Forgive me if this was mentioned throughout your series of articles but have you thought to look at xHR/FB for pitchers as well?

No, I have not. Unfortunately, the batted ball leaderboards on Baseball Heat Maps that we used for hitters is not available for pitchers. I’ll have to bug Jeff to try getting those published.

To included batted ball angle into your formula may I suggest perhaps breaking each player’s data pools into 3 categorys… LF, CF, and RF. I would expect the HR/FB% to be different to each “field” for one individual player. The data collected from this can be used in conjuction with the overall percentage a player hits to each “field”.

Just my thoughts after having read the 3 articles on this subject thus far.

Ps- what about FB trajectories? I think this is a metric that can potentially be very indicative of HR/FB trends one way or the other.

As someone else mentioned above, the distance should already take this into account. If 2 hitters have the same 360 foot distance, but one is a line drive and the other a high fly ball, does knowing the latter information matter? The distance already tells us that the ball landed 360 feet away, so the trajectory should be irrelevant. Am I thinking about this correctly, or am I wrong?

I’m more thinking of trends in trajectory as opposed to distance. For example if a hitter hits most of his FBs at say 50º angle or higher suddenly clicks and sees that average FB trajectory come back down to 35º or so I would expect a substantial jump in his HR/FB distance. This would tell us that he isn’t getting under the ball quite as often (which leads to more easy fly balls). I think that trajectory data could be very helpful in predicting an increase or decrease in FB/HR rates as well as other metrics such as BABIP.

Aren’t the two factors on how far a ball lands (distance) just velocity off the bat, which is determined by strength and bat speed, and angle (up and down) that the ball is hit? I agree that the angle from side to side will help a little in getting really specific and accurate with the predicted HR/FB rate, but shouldn’t we be more focused on the main two factors? Is there a way to measure velocity off the bat, and quality of contact (balls hit closest to a 45 degree angle)? Just taking a step back and thinking about it I feel like these are the factors that determine whether or not the ball leaves the yard, is a deep fly to the warning track, or is popped a mile into the air to the short stop…
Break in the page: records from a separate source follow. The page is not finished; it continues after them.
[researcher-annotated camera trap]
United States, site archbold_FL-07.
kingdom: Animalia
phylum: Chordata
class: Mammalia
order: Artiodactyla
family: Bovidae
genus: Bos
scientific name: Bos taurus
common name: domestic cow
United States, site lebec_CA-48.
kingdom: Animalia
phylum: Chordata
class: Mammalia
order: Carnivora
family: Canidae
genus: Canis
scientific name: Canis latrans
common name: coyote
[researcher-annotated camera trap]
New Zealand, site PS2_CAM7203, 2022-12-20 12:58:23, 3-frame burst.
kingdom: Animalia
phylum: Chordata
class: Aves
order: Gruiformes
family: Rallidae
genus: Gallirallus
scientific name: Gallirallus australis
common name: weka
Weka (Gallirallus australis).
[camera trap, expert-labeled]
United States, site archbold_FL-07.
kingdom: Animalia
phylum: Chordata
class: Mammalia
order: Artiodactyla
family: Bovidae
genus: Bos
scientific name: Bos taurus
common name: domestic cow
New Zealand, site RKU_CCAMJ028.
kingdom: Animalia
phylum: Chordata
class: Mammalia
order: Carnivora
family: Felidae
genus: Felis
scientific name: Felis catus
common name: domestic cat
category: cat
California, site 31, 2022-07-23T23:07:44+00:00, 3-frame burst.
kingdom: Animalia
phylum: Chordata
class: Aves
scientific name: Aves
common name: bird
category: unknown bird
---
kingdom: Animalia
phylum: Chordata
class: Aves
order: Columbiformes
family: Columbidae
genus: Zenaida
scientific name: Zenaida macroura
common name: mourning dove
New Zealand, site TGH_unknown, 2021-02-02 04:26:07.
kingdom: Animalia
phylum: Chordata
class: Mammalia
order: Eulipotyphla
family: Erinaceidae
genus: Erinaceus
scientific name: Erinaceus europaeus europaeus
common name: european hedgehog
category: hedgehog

Yes, if we also wanted to project distance. But we already have distance. So what I’m trying to do is estimate what HR/FB should have been based on that distance and angle. Speed off bat is available on ESPN Hit Tracker, but unfortunately there’s no full list of every player, you would have to manually go to every player’s page to collect it. The trajectory data I’m not aware of being available anywhere. Probably a HitF/X thing.